Exercise tasks:
[1] According to the diminishing reward text, what name did Tharakunnel and Goldberg give their modification of XCS?
[2] Convert everything in the spatial relation rows from the line containing "In the photo, looking" down to the line containing "13.4 metres" into a Markdown table with the columns Position and Text, skipping blank lines.

Document text:
════════════════
5.1. Diminishing reward

Previous chapters showed that applying real-valued input handling either by using the interval predicates or discretization significantly increases the input space. This magnitude of possible states implies the growth of classifier population size; therefore, the traditional discounted sum of reward distribution might not be an appropriate option. The desired intention is for the case when the rewards received in all decision instances are equally important.

The alternative criterion applied in this situation is called the average reward criterion and was introduced by Puterman [134]. He stated that the decision-maker might prefer it when the decisions are made frequently (so that the discount rate is very close to 1), or other terms cannot easily describe the performance criterion. Possible areas of an application might include situations where system performance is assessed based on the throughput rate (like making frequent decisions when controlling the flow of communication networks).

The averaged reward criterion was first implemented in XCS by Tharakunnel and Goldberg [135]. They called their modification AXCS and showed that it performed similarly to the standard XCS in the Woods2 environment. Later, Zang et al. [136] formally introduced the R-learning [137] [138] technique to XCS and called it XCSAR. They compared it with XCSG (where the prediction parameters are modified by applying the idea of gradient descent) and ACXS (maximizing the average of successive rewards) in large multistep problems (Woods1, Maze6, and Woods14).

This chapter replaces the ACS2 credit assignment component, optimizing the performance in the infinite horizon (discounted reward) with an averaged version. The introduced variant is AACS2 (Averaged Anticipatory Classifier System) and is implemented in two slightly different variants - AACS2-v1 and AACS2-v2. The performance is validated using two scalable and discretized environments requiring multiple steps to pursue reward.
════════════════
Spatial relation rows:
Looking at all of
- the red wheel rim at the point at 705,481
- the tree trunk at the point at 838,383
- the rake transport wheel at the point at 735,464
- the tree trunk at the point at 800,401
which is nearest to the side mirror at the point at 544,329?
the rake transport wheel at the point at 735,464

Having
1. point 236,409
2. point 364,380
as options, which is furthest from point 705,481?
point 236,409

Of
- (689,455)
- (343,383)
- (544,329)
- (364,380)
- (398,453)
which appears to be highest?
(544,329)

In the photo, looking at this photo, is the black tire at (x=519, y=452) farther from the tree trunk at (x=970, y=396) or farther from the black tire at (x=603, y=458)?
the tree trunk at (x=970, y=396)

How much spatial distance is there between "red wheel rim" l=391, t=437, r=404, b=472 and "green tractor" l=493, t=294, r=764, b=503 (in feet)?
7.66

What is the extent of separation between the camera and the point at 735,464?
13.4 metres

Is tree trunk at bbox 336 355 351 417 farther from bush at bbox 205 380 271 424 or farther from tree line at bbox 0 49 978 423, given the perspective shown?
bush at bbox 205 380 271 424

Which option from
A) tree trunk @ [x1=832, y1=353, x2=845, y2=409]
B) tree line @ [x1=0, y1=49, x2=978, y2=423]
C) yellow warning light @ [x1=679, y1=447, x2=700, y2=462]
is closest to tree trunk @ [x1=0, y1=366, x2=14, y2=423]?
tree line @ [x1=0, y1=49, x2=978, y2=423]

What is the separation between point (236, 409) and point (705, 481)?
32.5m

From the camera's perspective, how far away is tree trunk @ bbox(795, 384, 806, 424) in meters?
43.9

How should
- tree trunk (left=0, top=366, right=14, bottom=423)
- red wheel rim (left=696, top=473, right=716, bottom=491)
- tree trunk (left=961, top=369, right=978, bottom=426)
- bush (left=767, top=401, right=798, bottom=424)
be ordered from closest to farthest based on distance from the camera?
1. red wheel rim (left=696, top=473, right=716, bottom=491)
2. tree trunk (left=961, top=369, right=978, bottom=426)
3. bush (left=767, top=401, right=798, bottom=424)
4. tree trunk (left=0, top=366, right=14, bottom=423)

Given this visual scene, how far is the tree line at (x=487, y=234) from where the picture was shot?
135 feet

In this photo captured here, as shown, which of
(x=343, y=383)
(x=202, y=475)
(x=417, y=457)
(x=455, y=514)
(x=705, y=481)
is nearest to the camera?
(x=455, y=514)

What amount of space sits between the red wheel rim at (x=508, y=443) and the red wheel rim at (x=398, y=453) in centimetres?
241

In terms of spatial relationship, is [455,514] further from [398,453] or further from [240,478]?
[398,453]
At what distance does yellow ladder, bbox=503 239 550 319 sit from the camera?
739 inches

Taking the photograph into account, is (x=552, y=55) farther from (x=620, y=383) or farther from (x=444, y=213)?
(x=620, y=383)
════════════════
Answers for this exercise:
[1] AXCS

[2]
| Position | Text |
|---|---|
| 1 | In the photo, looking at this photo, is the black tire at (x=519, y=452) farther from the tree trunk at (x=970, y=396) or farther from the black tire at (x=603, y=458)? |
| 2 | the tree trunk at (x=970, y=396) |
| 3 | How much spatial distance is there between "red wheel rim" l=391, t=437, r=404, b=472 and "green tractor" l=493, t=294, r=764, b=503 (in feet)? |
| 4 | 7.66 |
| 5 | What is the extent of separation between the camera and the point at 735,464? |
| 6 | 13.4 metres |